Google has open-sourced an AI that is capable of recognizing hand shapes and motions in real-time earlier this week. This move by Google will help a lot of aspiring developers to implement gesture recognition capabilities to their app.
The software giant showed off the feature earlier in Computer Vision and Pattern Recognition(CVPR) 2019 conference which took place in June. The source code for the AI is now available on GitHub which you can check out from here. You may also download arm64 APK here, and a version with 3D mode here.
MediaPipe is a cross-platform framework which can be implemented for building pipelines to process perceptual data of different formats(audio and video). This is made possible by applying machine learning techniques to identify 21 3D keypoints of a hand from a single frame of an image.
“The ability to perceive the shape and motion of hands can be a vital component in improving the user experience across a variety of technological domains and platforms,” reads Google AI blog post.
Google employs three AI models in MediaPipe which they call BlazePalm, hand landmark model, and gesture recognizer. The palm detector model(BlazePalm) is responsible for analyzing a frame and returning an oriented hand bounding box while hand landmark model is used for returning 3D hand key points from a cropped image region and gesture recognizer is used for classifying previously computed keypoint configurations into a set of gestures.
The coolest part of this hand-tracking AI is the ability to identify gestures. Researchers say that the AI is able to recognize common hand signs like “Thumbs up”, closed fist, “OK”, “Rock”, and “Spiderman”. Pretty cool, right? Take a look at the GIF below to watch the AI in action.
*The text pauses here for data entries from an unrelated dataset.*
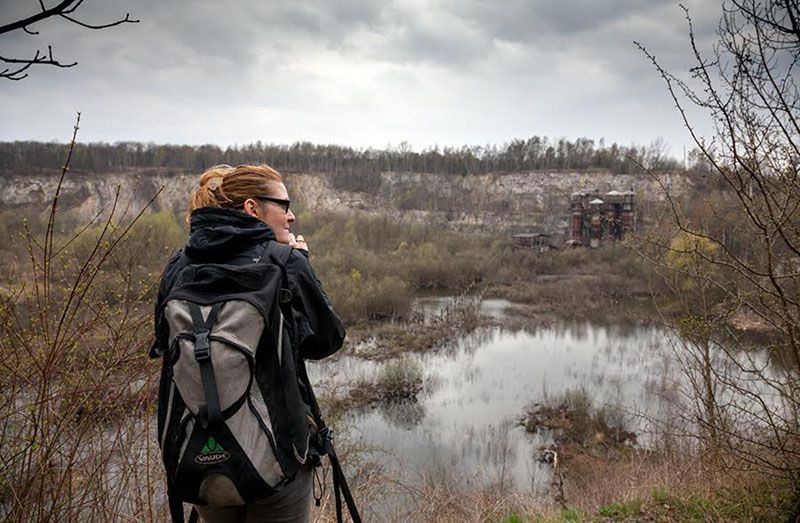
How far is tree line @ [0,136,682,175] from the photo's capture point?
47469 mm

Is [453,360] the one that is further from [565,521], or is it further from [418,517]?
[565,521]

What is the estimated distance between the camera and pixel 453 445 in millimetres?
9742

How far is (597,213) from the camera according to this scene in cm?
3462

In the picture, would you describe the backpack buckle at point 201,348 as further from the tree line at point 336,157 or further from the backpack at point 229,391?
the tree line at point 336,157

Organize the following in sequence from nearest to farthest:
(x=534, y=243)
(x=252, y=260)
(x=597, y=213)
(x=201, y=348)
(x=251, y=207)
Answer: (x=201, y=348), (x=252, y=260), (x=251, y=207), (x=597, y=213), (x=534, y=243)

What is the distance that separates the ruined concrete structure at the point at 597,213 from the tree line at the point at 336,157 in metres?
15.8

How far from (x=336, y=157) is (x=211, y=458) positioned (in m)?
61.0

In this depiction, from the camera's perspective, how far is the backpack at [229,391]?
4.16 feet

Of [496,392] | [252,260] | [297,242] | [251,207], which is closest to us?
[252,260]

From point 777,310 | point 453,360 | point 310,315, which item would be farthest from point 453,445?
point 310,315

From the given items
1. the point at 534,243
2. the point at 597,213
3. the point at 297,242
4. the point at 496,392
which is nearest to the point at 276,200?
the point at 297,242

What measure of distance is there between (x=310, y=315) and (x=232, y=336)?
27 centimetres

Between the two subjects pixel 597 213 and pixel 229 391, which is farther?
pixel 597 213

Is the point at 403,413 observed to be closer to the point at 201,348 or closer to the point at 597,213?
the point at 201,348
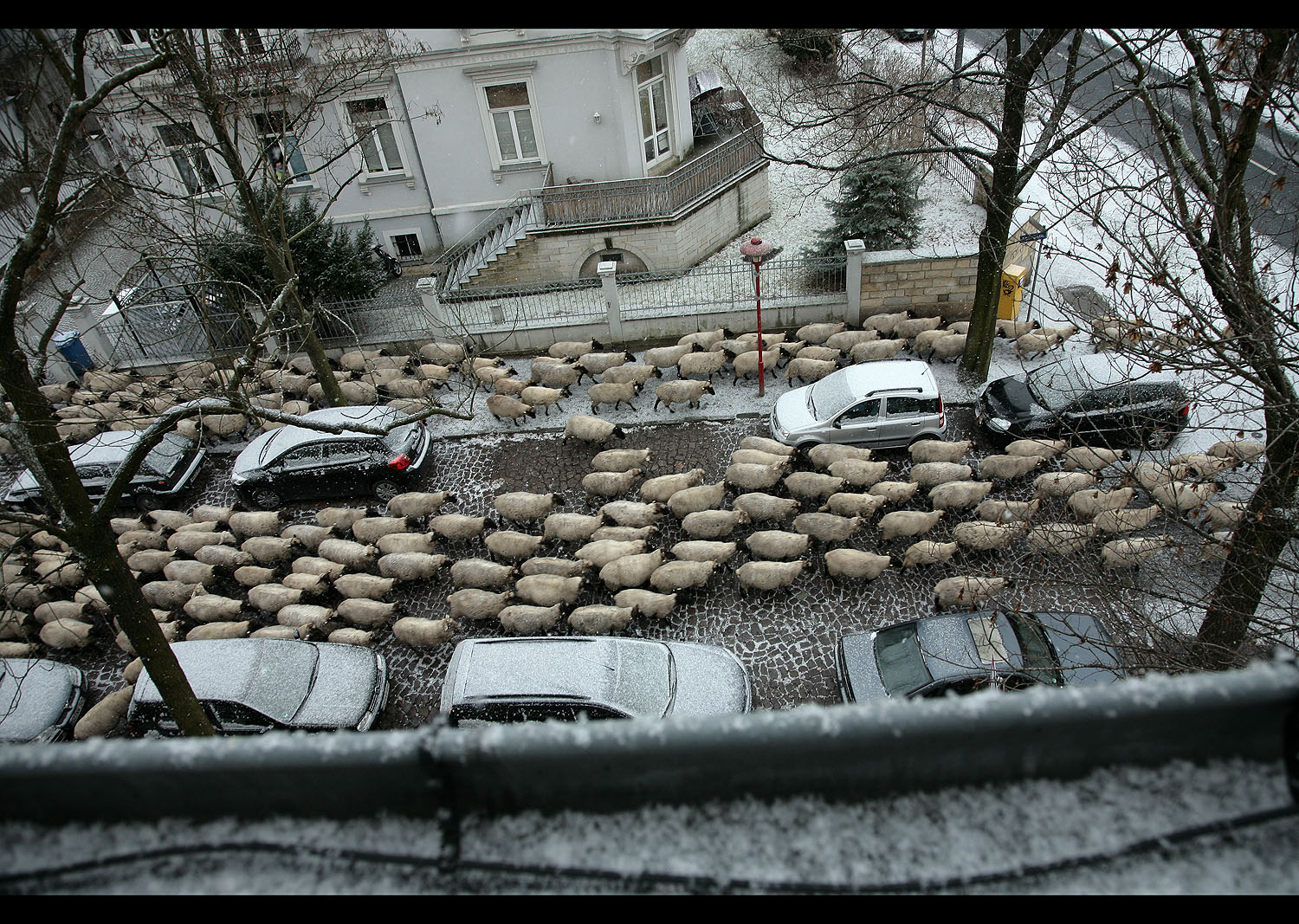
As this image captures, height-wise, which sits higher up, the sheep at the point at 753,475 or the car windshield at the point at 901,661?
the sheep at the point at 753,475

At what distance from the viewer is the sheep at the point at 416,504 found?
44.9ft

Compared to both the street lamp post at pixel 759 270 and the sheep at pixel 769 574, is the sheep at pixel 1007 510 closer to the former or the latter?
the sheep at pixel 769 574

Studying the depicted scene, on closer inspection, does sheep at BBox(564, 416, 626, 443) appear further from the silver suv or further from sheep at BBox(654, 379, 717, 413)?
the silver suv

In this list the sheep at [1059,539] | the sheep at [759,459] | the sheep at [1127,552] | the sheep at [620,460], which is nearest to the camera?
the sheep at [1127,552]

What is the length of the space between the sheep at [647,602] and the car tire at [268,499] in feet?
24.1

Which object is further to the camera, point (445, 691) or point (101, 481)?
point (101, 481)

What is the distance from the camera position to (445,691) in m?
9.45

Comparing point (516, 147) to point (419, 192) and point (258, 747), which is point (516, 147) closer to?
point (419, 192)

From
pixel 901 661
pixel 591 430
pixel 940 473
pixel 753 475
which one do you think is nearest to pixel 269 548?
pixel 591 430

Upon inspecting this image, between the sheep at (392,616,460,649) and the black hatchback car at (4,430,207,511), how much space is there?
7.08 m

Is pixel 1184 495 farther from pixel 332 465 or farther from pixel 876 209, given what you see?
pixel 332 465

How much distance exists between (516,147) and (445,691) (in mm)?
17175

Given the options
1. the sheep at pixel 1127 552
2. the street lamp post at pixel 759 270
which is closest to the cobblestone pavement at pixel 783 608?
the sheep at pixel 1127 552
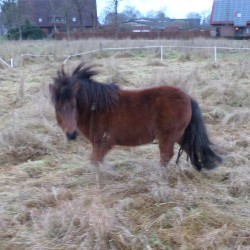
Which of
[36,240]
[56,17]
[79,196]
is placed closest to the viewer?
[36,240]

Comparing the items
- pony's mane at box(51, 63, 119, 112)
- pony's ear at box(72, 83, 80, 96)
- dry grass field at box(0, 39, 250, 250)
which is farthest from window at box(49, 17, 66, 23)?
pony's ear at box(72, 83, 80, 96)

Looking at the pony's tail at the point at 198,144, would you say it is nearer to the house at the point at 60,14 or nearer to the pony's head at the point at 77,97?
the pony's head at the point at 77,97

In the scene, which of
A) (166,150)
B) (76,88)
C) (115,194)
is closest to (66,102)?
(76,88)

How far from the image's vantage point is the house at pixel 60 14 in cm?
3704

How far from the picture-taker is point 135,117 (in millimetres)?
3924

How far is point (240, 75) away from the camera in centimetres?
1009

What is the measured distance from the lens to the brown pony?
150 inches

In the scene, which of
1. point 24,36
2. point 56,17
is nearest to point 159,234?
point 24,36

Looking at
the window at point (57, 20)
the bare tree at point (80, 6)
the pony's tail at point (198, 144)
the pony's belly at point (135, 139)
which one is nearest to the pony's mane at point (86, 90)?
the pony's belly at point (135, 139)

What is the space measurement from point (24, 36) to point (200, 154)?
31433mm

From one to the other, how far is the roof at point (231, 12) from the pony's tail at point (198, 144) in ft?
117

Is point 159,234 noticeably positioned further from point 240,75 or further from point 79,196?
point 240,75

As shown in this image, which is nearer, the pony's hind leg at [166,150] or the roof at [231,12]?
the pony's hind leg at [166,150]

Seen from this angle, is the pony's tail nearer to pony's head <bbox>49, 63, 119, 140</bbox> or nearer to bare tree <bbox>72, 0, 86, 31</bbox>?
pony's head <bbox>49, 63, 119, 140</bbox>
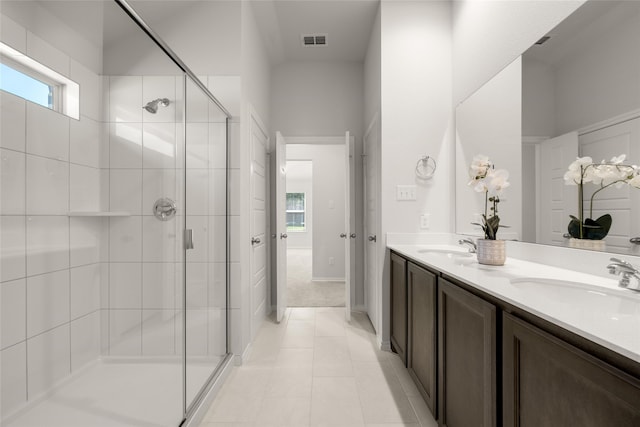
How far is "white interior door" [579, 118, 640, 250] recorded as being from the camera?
107cm

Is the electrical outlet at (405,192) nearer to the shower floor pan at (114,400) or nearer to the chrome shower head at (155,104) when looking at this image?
the chrome shower head at (155,104)

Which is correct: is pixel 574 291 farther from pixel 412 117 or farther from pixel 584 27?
pixel 412 117

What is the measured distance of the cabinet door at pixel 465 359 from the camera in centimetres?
98

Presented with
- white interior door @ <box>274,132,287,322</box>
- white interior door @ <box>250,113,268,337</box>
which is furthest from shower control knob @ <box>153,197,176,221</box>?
white interior door @ <box>274,132,287,322</box>

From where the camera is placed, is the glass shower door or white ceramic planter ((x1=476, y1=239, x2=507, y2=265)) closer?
white ceramic planter ((x1=476, y1=239, x2=507, y2=265))

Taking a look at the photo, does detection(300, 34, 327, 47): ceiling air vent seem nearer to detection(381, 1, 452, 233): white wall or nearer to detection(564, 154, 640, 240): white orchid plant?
detection(381, 1, 452, 233): white wall

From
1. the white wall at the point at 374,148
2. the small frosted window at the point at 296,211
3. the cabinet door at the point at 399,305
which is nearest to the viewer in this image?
the cabinet door at the point at 399,305

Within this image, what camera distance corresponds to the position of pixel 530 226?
1.59m

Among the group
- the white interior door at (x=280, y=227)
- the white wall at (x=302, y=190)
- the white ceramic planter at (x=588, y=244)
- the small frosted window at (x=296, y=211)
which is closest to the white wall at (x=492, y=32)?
the white ceramic planter at (x=588, y=244)

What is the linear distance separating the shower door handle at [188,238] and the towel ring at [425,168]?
1.82 m

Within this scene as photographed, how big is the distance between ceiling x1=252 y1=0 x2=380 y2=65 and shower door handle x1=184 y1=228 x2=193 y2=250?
209cm

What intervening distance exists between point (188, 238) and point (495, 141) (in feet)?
6.70

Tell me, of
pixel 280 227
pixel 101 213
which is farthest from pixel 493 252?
pixel 280 227

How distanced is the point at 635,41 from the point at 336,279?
427cm
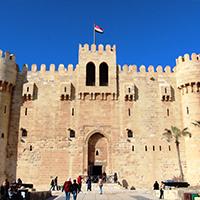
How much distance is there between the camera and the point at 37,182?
24156 mm

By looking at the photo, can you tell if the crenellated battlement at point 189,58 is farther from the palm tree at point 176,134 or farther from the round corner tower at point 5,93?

“We believe that publishing this technology can give an impulse to new creative ideas and applications by the members of the research and developer community at large.”, wrote Valentin Bazarevsky and Fan Zhang, Research Engineers at Google.
The future goals of the researchers at Google AI is to enhance the functionality and efficiency of the AI. This might include extended support to gestures, more fast and accurate tracking, and support for dynamic gestures.